Das Wahlkampfmotto „Zukunft wird aus Mut gemacht!“ beschreibt laut Fuest die Politik in der laufenden Legislaturperiode: „In der Koalition mit der SPD haben wir viele unserer Ziele verwirklicht.“ Insbesondere seien hier die Abschaffung der Studiengebühren und das Nein zum Fracking zu nennen. Sozialer Wohnraum, studentisches Wohnen und energetische Sanierung von Altbauten würden mit mehr als 450 Millionen Euro gefördert. Die Personalausstattung der Kindertagesstätten sei verbessert worden. Für die Krippengruppen werde eine Drittkraft vom Land finanziert, und auch in den Gruppen für die Drei- bis Sechsjährigen werde mit 60 Millionen Euro pro Jahr die Beschäftigung von zusätzlichen Fachkräften ermöglicht.

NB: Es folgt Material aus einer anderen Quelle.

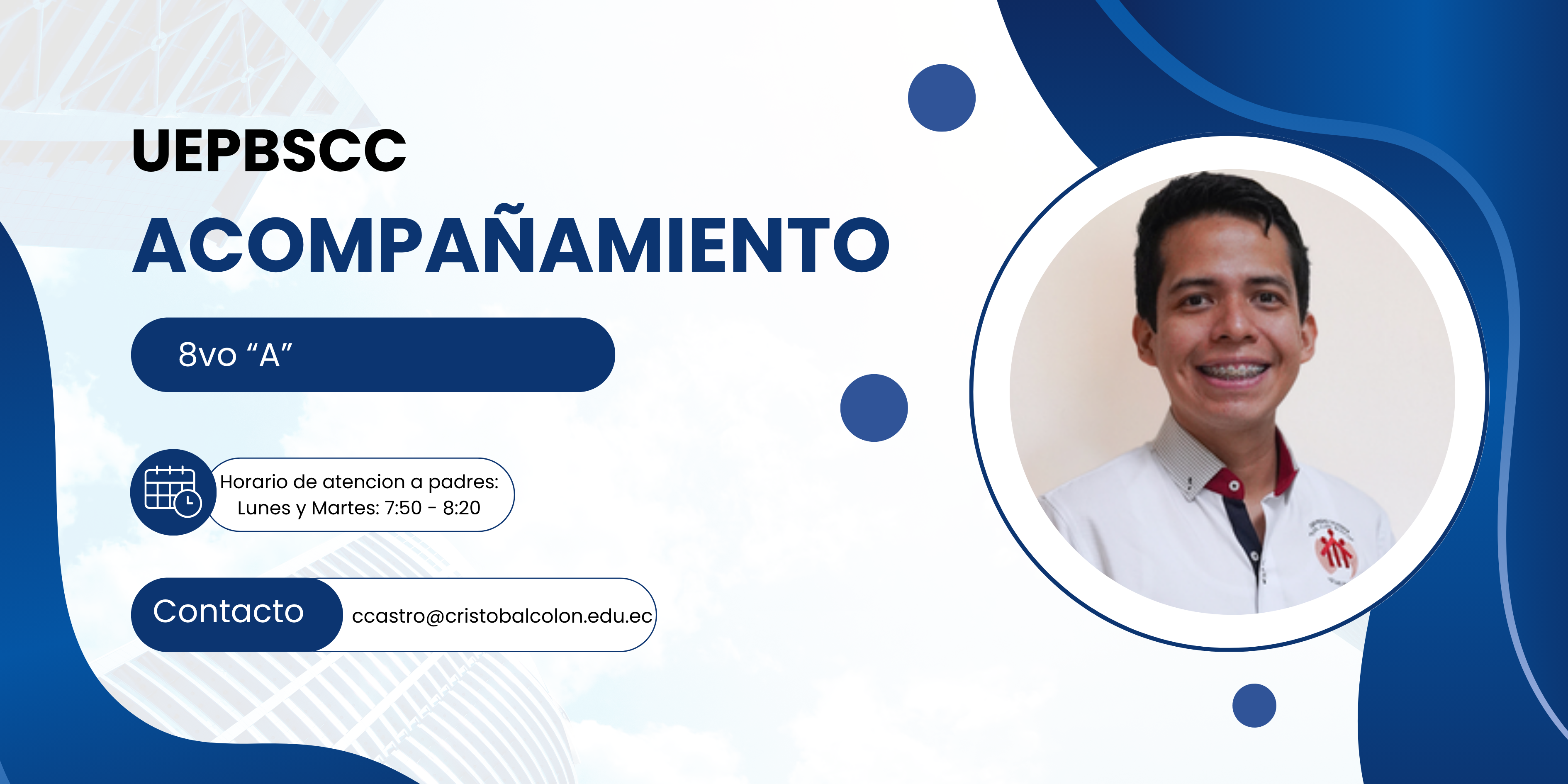 UEPBSCC

ACOMPAÑAMIENTO

8vo “A”

Horario de atencion a padres:
Lunes y Martes: 7:50 - 8:20

Contacto

ccastro@cristobalcolon.edu.ec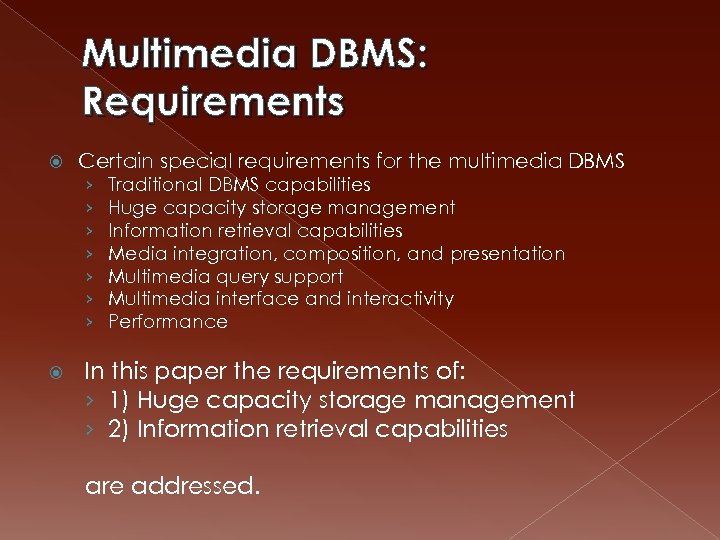 Multimedia DBMS: Requirements

Certain special requirements for the multimedia DBMS
› Traditional DBMS capabilities
› Huge capacity storage management
› Information retrieval capabilities
› Media integration, composition, and presentation
› Multimedia query support
› Multimedia interface and interactivity
› Performance

In this paper the requirements of:
› 1) Huge capacity storage management
› 2) Information retrieval capabilities

are addressed.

Politische Bildung für ein demokratisches Europa

Nachdem Schwarz-Gelb die Landeszentrale für politische Bildung abgeschafft habe, gebe es sie nun endlich auch wieder in Niedersachsen. „Wir brauchen politische Bildung für ein demokratisches Europa“, sagte Fuest. „Weitere EU-Austritte und antidemokratische Tendenzen wie in Polen und Ungarn gefährden das friedliche Zusammenleben.“ In der Phase vieler neuer Flüchtlinge hätten Kreise und Kommunen in eine gute organisatorische und finanzielle Unterstützung erfahren. „Die gesellschaftliche und berufliche Integration wird uns aber noch auf Jahre hinaus fordern.“

Respekt der Landwirte erworben

„Unser Landwirtschaftsminister Christian Meier hat mit seiner sanften Agrarwende den Respekt der Landwirte erworben und in vielen Einzelpunkten erfolgreich agiert“, erklärte Fuest. Beispielhaft seien die Förderung der Blühstreifen und der Ringelschwänze zu nennen und die Tatsache, dass jedes zweite Hühnerei aus der Freilandhaltung komme.

„In der Verkehrspolitik hätten wir uns schon ein stärkeres Umsteuern von der Autobahn auf die Schiene gewünscht“, merkte der Sprecher des Ortsverbandes Lingen, Peter Blauert, kritisch an. „Mit dem SPD-Verkehrsminister hatten wir nicht gerade einen Unterstützer gegen den Ausbau der E233.“ Auch im Raumordnungsprogramm hätten die Grünen sich mehr Flächen für Windkraftanlagen gewünscht. Claudia Middelberg, Sprecherin des Ortsverbandes Schüttorf, sieht die Nahversorgung im ländlichen Raum als eine Aufgabe, die in der neuen Legislaturperiode stärkerer Förderung bedürfe.

Seit 1986 in der Kommunalpolitik aktiv

Michael Fuest ist seit 1986 im Emsland und in Lingen in der Kommunalpolitik aktiv, insgesamt elf Jahre im Kreistag und 25 Jahre im Stadtrat. Als Landtagsmitglied wünsche er sich ein schnelleres Ende des Torfabbaues und der Umsetzung des Programms „Niedersächsische Moorlandschaften“ und sähe die weitere Stärkung der Kommunen und die Bürgerbeteiligung als seinen Schwerpunkt an.